Trois choses, dans cet ordre :
1. Auditez votre processus de découverte des exigences avant d'adopter quoi que ce soit. C'est la partie que personne ne met sur un Gantt. Passez deux semaines à observer comment votre équipe passe vraiment de « on veut une affaire » à « le dev code l'affaire ». Où est-ce que les hypothèses s'infiltrent? C'est qui, la personne goulot d'étranglement qui répond à toutes les questions de désambiguïsation? Quand cette personne est en vacances, qu'est-ce qui casse? Cartographiez ça. Écrivez-le. Montrez-le à votre CFO. La plupart des équipes découvrent que leur processus de découverte tient avec un ou deux séniors et environ six cents conventions non écrites.

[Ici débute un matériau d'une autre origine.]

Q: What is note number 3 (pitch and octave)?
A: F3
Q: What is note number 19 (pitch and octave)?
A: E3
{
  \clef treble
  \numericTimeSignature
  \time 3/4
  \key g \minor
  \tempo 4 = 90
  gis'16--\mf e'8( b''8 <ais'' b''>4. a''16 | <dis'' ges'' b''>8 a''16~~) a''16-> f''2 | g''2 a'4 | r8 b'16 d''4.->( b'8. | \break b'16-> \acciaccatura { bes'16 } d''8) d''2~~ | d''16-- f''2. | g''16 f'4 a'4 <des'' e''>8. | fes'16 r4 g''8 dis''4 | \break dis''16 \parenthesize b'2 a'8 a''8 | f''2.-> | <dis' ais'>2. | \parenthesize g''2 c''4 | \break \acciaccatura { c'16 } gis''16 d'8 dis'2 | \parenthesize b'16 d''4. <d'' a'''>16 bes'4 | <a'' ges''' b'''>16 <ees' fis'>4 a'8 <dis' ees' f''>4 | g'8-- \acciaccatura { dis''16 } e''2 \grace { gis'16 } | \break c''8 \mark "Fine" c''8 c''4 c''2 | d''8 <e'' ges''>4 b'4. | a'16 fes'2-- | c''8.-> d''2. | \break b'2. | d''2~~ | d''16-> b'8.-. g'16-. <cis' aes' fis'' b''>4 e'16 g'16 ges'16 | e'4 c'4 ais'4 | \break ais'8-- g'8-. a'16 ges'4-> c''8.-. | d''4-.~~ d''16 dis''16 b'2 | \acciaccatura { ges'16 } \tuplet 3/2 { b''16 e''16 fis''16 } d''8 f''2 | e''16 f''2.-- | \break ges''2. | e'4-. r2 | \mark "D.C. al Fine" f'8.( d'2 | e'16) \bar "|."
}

2. Décidez quelles décisions les agents ne peuvent pas prendre. Pas « ne devraient pas ». « Ne peuvent pas ». Il y a une différence. Compromis de prix, frontières de sécurité, interprétation réglementaire, langage contractuel client : ces choses-là appartiennent aux humains, point final. Faites la liste. Défendez-la quand quelqu'un voudra effacer un item au trimestre prochain, parce que quelqu'un va essayer. Une fois que la frontière est réelle, le reste du pipeline peut tourner agentiquement sans empêcher personne de dormir.
3. Ensuite, déployez les agents en aval de ces points de décision. C'est la partie qui m'enthousiasme vraiment. Une pile agentique qui commence avec des exigences structurées, validées, ancrées dans l'humain, c'est un avantage structurel. Une équipe Pionnière au sens de PwC, mais avec l'amont effectivement réglé. La plupart des compagnies qui adoptent le SDLC agentique en 2026 font l'étape trois sans faire les étapes un et deux. Celles qui inversent cet ordre vont manger discrètement le reste du marché au cours des trois prochaines années.
La vraie occasion du SDLC agentique
L'histoire que les analystes racontent à propos de 2026, c'est « les agents sont le nouveau briseur de goulots ». L'histoire que votre équipe ops va raconter en 2027 dépend de si vous avez réglé l'Étape 1 avant d'accélérer les Étapes 2 à 6. Mêmes outils agentiques. Résultats radicalement différents.
C'est le fil rouge qui traverse nos autres textes sur l'intelligence des exigences, les agents IA et les bonnes questions, et la règle du 29x. Les agents ne remplacent pas la pensée. Ils amplifient ce qui a été pensé avant qu'on les lâche dans la nature.